* Quoted text
=-=-=-=-=
D. The last paragraph of Section 3.8 is hereby amended to read as follows:
“Notwithstanding anything to the contrary contained in this Agreement, unless so directed by the Borrower, or unless an Event of Default has occurred and is continuing, neither the Agent nor any Lender shall apply any payments which it receives to any LIBOR Rate Loan, except (a) on the expiration date of the Interest Period applicable to any such LIBOR Rate Loan, or (b) in the event, and only to the extent, that there are no outstanding Base Rate Loans and, in any event, the Borrower shall pay LIBOR breakage losses in accordance with Section 4.4. The Agent and the Lenders shall have the continuing and exclusive right to apply and reverse and reapply any and all such proceeds and payments to any portion of the Obligations. Amounts distributed with respect to any Debt arising out of Bank Products shall be the lesser of the applicable Bank Product Amount last reported to Agent or the actual Debt arising out of Bank Products as calculated by the methodology reported to Agent for determining the amount due. Agent shall have no obligation to calculate the amount to be distributed with respect to any Debt arising out of Bank Products, but may rely upon written notice of the amount (setting forth a reasonably detailed calculation) from the applicable Lender or Lender’s Affiliate which issued the Bank Product. In the absence of such notice, Agent may assume the amount to be distributed is the Bank Product Amount last reported to it.”
=-=-=-=-=
* Material provided
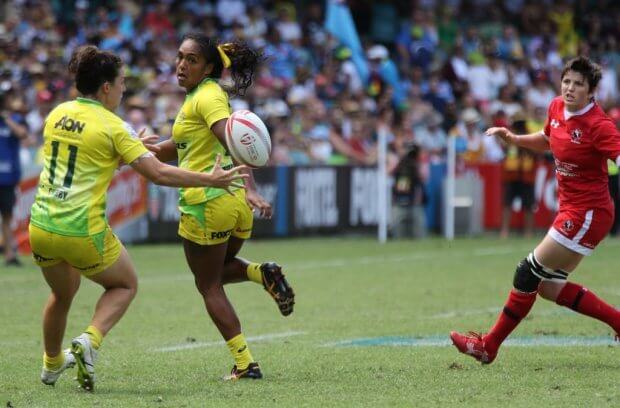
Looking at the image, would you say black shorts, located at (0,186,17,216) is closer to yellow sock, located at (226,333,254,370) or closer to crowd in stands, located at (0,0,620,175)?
crowd in stands, located at (0,0,620,175)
=-=-=-=-=
Write what comes next in the loan agreement amendment, starting after its final sentence. The material plays no part here.

* Solved problem
2
E. The reference to Section 3.8 in the sixth sentence of Section 3.10 is hereby amended to read “Section 3.9”.
F. Section 6.15 is hereby amended by adding the following phrase immediately after such section’s title: “Except as set forth on Schedule 6.15,”.
G. The last sentence of Section 7.6 is hereby amended to read as follows:
“In all other circumstances, the Agent shall apply such insurance and condemnation proceeds, ratably, to the reduction of the Obligations in the order provided for in Section 3.8.”
H. Section 11.1(a)(v) is hereby amended to read as follows:
“(v) Amend the definition of the Borrowing Base or any definition used therein;”
I. Section 11.2(b) is hereby amended to read as follows:
“(b) From and after the date that the Agent notifies the assignor Lender that it has received an executed Assignment and Acceptance and payment of the above-referenced processing fee, (i) the Assignee thereunder shall be a party hereto and, to the extent that rights and obligations, including, but not limited to, the obligation to participate in Letters of Credit and Credit Support have been assigned to it pursuant to such Assignment and Acceptance, shall have the rights and obligations of a Lender under the Loan Documents, and (ii) the assignor Lender shall, to the extent that rights and obligations hereunder and under the other Loan Documents have been assigned by it pursuant to such Assignment and Acceptance, relinquish its rights and be released from its obligations under this Agreement (and in the case of an Assignment and Acceptance covering all or the remaining portion of an assigning Lender’s rights and obligations under this Agreement, such Lender shall cease to be a party hereto but shall continue to be entitled to the benefits of Article 4 and Section 13.11 of this Agreement and the benefits of the Environmental Indemnity Agreement).”
J. Section 13.4 is hereby amended by adding the following section reference immediately after the reference to Section 13.3(d): “and Section 13.3(f)”.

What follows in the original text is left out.